* Start Selected extract *

Once upon a time Ruger’s CEO Mike Fifer and a handful of his employees attended a long-range precision rifle school at FTW Ranch in Texas and came away from the experience determined to invent a better mousetrap – in this case a better precision rifle. A team of five design and production engineers was assembled at Ruger and they spent the next year sitting around the same table with their computers and a blank piece of paper then returned to FTW after the NRA annual meeting with a handful of writers to introduce their new rifle, the Ruger Precision Rifle (RPR).
Before we get into details of this new rifle, let me tell you about FTW. Located on 12,000 acres within 27 miles of fencing in the Texas hill country, FTW is an exotic game ranch as well as a hunter training school devoted to teaching hunters to humanely harvest game by giving them the skills to make precision hits under field conditions. In addition, FTW teaches long-range precision rifle shooting for civilian, police and military riflemen and it is the prefect place to test a new rifle. Set up like a safari camp, FTW has a lodge with a fantastic variety of game mounts covering the walls all the way up to the high ceilings, gun cabinets lining the walls, a very well stocked bar, a dining room serving gourmet meals, a classroom and about a dozen guest cabins. And ranges – let me tell you about the ranges – I’ve never seen anything quite like the ranges at FTW. Only steps from the lodge there are known distance ranges for zeroing as well as charging elephant and buffalo simulators for the hunters. The only drawback to these ranges are the occasional pauses in shooting necessitated when a flock of wild turkeys or some exotic horned critter from India or Africa meanders through without a care in the world. There are covered ranges and shooting positions scattered all over the ranch, most of them on ridges overlooking deep valleys and all with steel targets set at distances from several hundred yards to way out there. You get around in Jeeps driven by the instructors/guides and some serious four wheeling is needed to get to some of the shooting spots. Reinforcing the safari camp theme of the place, you are awakened in the morning by a gentle knocking on the cabin door whereupon you are presented with a cup of made-to-order coffee. The staff, instructors, facilities, ranges and atmosphere at FTW are world class in every way.

* End Selected extract *
* Start Raw data *

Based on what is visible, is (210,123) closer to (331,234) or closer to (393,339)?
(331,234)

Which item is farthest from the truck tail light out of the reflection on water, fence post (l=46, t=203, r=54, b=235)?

* End Raw data *

**What you are asked to do:**
Answer these questions using the article above about FTW Ranch and the Ruger Precision Rifle.
(a) How many design and production engineers were on the team Ruger assembled?
(b) How many acres does FTW cover?
(c) How are guests awakened in the morning?

**Response to this task:**
(a) Five.
(b) 12,000 acres.
(c) By a gentle knock on the cabin door, followed by a cup of made-to-order coffee.